▸ Las tareas:
(1) Según el resumen del sermón sobre Romanos 7, ¿en qué se basa la analogía que presenta Pablo al comienzo del capítulo?
(2) Copia del resumen del sermón sobre Romanos 7 todo lo que va desde "Romanos 7 comienza" hasta "una nueva relación.".
(3) Prosigue con el resumen del sermón sobre Romanos 7 a partir de su última oración.

La gracia y la lucha interior – David Jang


El siguiente texto es un resumen del sermón del pastor David Jang sobre la primera parte del capítulo 7 de Romanos. Al estudiar y meditar en Romanos 7, confiamos en que sea de ayuda para profundizar en la comprensión de temas como la “Ley y el Evangelio”, “el pecado y la gracia” y “el conflicto interior y la victoria” que cada creyente enfrenta en su caminar de fe.


1) La Ley y nuestra nueva relación

Romanos 7 comienza con el apóstol Pablo presentando una analogía muy particular basada en el matrimonio. Pablo menciona primero que “una mujer casada está sujeta a la ley de su marido mientras él vive, pero si muere, ella queda libre de esa ley”. Con este ejemplo de matrimonio y muerte, pretende ilustrar “el dominio de la ley y la nueva unión con Cristo”. El ser humano permanece bajo la fuerza y el control de la ley mientras esté “vivo bajo esa ley”, o más precisamente, mientras esté sujeto a ella. Sin embargo, a través de la cruz de Cristo, cuando el creyente es declarado “muerto con Cristo”, el dominio que ejercía la ley queda anulado y se establece una nueva relación.

Lo interesante es que Pablo no dice que “el marido ha muerto”, sino que “yo he muerto”. De esta manera, no está afirmando que la ley haya desaparecido o que se haya invalidado. La ley como tal no ha sido abolida; más bien, a través de la unión con Jesucristo en la cruz, “yo” he muerto en relación con la ley. “He muerto, así que la relación anterior ya no tiene vigencia”. Esta perspectiva se conecta directamente con el mensaje central del Evangelio: cuando Jesús murió en la cruz, llevando a cabo la obra sustitutiva y expiatoria (대속), se declara que también murió el creyente. Por lo tanto, el creyente queda libre de la función condenatoria de la ley sobre el pecado.

Muchos de los cristianos de origen judío preguntaban a Pablo: “Entonces, ¿significa que podemos desechar la ley?”. Ellos, aunque esparcidos por todo el Imperio Romano, seguían valorando la tradición de la ley y, al mismo tiempo, habían abrazado el Evangelio de la salvación en Jesús. Así surgía una pregunta constante sobre cómo conciliar de forma armoniosa la Ley y el Evangelio. Pablo responde con claridad que él no es un “abrogador de la ley”. Dado que la ley es la santa Palabra de Dios, no puede desaparecer ni un ápice. Tal como Cristo mismo enseñó: “No penséis que he venido para abrogar la ley o los profetas; no he venido para abrogar, sino para cumplir”, Pablo tampoco menosprecia la ley. Únicamente enfatiza que, debido al suceso de la cruz de Cristo, la persona que antes era “yo” ha cambiado, por lo que la relación con la ley se ha reconfigurado en un sentido completamente nuevo.

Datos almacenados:
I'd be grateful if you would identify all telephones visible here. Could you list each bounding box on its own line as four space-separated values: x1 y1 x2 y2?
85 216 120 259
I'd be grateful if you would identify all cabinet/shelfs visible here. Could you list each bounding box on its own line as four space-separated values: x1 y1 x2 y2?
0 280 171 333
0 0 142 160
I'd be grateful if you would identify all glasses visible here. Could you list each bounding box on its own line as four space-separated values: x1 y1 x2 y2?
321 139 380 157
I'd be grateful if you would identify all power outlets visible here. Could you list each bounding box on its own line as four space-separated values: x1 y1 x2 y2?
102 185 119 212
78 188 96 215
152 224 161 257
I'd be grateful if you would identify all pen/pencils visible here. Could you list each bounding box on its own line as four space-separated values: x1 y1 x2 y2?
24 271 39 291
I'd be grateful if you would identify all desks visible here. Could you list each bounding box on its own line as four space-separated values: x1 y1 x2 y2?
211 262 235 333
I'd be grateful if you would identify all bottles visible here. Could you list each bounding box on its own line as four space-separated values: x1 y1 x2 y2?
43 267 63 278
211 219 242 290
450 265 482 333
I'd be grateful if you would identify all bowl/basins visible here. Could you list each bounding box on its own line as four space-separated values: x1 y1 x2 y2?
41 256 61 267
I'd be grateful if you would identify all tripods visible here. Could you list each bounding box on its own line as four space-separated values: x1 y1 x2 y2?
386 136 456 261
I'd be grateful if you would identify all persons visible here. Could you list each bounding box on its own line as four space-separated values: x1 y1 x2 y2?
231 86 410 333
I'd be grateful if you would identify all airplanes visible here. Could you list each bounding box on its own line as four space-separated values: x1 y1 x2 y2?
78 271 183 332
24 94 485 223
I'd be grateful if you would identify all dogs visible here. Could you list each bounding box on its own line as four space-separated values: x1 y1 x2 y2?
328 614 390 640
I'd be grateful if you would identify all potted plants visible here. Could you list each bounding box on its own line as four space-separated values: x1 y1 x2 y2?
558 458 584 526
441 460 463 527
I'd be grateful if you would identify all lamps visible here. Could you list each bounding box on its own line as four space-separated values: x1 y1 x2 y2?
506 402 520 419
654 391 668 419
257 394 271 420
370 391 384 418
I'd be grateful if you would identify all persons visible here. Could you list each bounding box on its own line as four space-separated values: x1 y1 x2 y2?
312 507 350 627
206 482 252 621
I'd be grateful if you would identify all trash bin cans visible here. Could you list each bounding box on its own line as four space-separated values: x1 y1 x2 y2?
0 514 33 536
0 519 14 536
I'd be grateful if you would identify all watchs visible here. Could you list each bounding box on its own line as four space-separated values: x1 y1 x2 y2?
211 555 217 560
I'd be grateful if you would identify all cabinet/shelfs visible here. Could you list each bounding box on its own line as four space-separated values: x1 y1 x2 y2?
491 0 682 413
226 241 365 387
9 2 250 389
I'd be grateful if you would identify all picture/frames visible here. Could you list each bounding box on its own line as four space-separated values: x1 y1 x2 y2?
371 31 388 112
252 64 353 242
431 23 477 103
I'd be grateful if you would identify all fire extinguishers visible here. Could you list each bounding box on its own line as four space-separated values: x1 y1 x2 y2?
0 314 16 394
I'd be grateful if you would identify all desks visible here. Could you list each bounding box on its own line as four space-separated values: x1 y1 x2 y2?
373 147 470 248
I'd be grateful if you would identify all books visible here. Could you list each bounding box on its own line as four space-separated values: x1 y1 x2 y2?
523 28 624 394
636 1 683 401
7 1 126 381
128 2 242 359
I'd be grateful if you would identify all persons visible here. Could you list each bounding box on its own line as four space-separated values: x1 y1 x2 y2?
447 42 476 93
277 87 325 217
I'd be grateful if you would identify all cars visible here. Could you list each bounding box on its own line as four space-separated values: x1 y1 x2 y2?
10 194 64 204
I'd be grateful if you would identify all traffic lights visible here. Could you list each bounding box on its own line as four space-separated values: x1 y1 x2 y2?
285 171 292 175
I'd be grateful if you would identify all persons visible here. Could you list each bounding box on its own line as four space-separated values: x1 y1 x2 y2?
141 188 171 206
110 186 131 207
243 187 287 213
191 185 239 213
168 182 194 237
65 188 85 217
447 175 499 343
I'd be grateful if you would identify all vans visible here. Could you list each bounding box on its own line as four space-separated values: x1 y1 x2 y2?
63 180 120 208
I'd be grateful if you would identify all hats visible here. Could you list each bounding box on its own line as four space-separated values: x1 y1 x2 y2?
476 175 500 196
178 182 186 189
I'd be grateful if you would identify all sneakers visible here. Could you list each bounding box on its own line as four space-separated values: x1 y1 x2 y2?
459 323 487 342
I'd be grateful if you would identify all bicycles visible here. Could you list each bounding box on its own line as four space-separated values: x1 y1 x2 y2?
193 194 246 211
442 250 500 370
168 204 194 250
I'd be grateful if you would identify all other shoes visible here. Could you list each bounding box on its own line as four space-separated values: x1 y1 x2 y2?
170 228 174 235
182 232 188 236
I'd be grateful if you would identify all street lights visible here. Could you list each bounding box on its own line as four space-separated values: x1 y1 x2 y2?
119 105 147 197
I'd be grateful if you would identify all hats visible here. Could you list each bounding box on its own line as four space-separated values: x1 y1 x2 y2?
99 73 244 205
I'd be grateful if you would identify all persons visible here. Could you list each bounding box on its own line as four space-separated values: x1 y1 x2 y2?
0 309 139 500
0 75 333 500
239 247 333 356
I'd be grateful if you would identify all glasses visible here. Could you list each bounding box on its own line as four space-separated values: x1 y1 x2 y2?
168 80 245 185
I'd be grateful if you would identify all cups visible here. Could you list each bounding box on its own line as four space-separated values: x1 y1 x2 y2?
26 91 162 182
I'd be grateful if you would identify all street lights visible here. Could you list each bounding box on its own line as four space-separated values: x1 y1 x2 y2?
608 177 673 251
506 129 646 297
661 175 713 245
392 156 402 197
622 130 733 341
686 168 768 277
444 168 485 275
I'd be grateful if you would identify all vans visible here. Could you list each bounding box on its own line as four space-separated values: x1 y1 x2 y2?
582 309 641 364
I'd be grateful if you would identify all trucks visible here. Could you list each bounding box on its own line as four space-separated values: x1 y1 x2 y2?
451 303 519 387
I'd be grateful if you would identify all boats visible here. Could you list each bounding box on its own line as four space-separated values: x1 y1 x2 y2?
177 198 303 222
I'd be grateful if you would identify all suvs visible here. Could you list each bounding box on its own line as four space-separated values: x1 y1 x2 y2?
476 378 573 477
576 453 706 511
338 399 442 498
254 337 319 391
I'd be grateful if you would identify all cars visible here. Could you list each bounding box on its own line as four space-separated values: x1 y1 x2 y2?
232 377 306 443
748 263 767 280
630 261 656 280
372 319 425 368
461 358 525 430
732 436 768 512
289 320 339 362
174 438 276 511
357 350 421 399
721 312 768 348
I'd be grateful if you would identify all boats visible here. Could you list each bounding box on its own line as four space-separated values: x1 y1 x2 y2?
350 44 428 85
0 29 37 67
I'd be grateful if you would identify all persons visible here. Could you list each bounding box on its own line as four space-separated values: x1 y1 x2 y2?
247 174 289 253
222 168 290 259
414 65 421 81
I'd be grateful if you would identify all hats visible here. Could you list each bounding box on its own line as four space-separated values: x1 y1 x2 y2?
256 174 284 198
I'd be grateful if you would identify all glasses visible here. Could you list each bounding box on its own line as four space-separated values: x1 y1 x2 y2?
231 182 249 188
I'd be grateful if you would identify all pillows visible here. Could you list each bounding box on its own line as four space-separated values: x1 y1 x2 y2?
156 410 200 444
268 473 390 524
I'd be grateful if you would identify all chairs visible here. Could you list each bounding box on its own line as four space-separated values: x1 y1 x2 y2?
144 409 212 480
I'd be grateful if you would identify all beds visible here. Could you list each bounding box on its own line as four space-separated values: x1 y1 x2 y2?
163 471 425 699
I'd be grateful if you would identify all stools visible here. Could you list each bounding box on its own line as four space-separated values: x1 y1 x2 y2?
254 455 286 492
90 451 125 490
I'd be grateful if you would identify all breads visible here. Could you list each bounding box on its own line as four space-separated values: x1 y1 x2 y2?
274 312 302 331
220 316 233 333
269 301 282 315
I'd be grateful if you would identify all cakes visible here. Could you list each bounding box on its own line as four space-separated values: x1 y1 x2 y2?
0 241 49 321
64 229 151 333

▸ Resultados:
(1) En el matrimonio.

(2)
Romanos 7 comienza con el apóstol Pablo presentando una analogía muy particular basada en el matrimonio. Pablo menciona primero que “una mujer casada está sujeta a la ley de su marido mientras él vive, pero si muere, ella queda libre de esa ley”. Con este ejemplo de matrimonio y muerte, pretende ilustrar “el dominio de la ley y la nueva unión con Cristo”. El ser humano permanece bajo la fuerza y el control de la ley mientras esté “vivo bajo esa ley”, o más precisamente, mientras esté sujeto a ella. Sin embargo, a través de la cruz de Cristo, cuando el creyente es declarado “muerto con Cristo”, el dominio que ejercía la ley queda anulado y se establece una nueva relación.

(3)
Pablo lo expresa con claridad en Romanos 7:4: “Así también vosotros, hermanos míos, habéis muerto a la ley mediante el cuerpo de Cristo, para que seáis de otro, de aquel que resucitó de entre los muertos, a fin de que fructifiquemos para Dios”. La expresión “a fin de que fructifiquemos para Dios” es fundamental. Mientras uno permanece bajo la ley, jamás podrá producir esos frutos plenos y abundantes. En Cristo, sin embargo, se nos insta a dar frutos más ricos y llenos de plenitud. Tal como dice Jesús en Juan 15, Él es la vid y nosotros los sarmientos; sólo permaneciendo unidos a Él llevamos mucho fruto. Así como una rama separada del tronco no puede dar fruto por su cuenta, la vida centrada únicamente en la ley se convierte con facilidad en una vida sin frutos. La ley es útil para revelar y regular el pecado, pero no provee “el fruto de la vida eterna” ni el crecimiento espiritual pleno que sólo llegan por la gracia salvadora y el poder del Espíritu Santo.

Además, en Romanos 7:6 encontramos la expresión: “sirvamos bajo el nuevo régimen del Espíritu y no bajo el régimen viejo de la letra”. Esto no se refiere únicamente a cumplir literalmente los mandamientos, sino a vivir en obediencia a la guía interior del Espíritu Santo. Como Jesús enseñó en su discurso de despedida (Jn 13–17), permaneciendo en Su amor obtenemos verdadera libertad, dando frutos todavía más abundantes y experimentando la plenitud de gozo que viene por la gracia.

A lo largo de los dos mil años de historia del cristianismo, siempre que no se ha logrado equilibrar la gracia y la ley, han surgido grandes crisis. Los dos extremos —el legalismo y la antinomia o anulación de la ley— han debilitado a la Iglesia. El legalismo genera excesiva condenación y juicio, secando la vida espiritual y haciendo que falten la compasión y el perdón. Por otro lado, cuando se cae en el antinomianismo (o “todo vale”), se corre el riesgo de minimizar el pecado y deslizarse hacia una libertad desenfrenada. Aunque el Evangelio de la gracia sea esencial, Dios sigue siendo un Dios justo y santo, y hay normas que debemos respetar. Si una de estas dos facetas se derrumba por completo, el equilibrio de la fe se rompe.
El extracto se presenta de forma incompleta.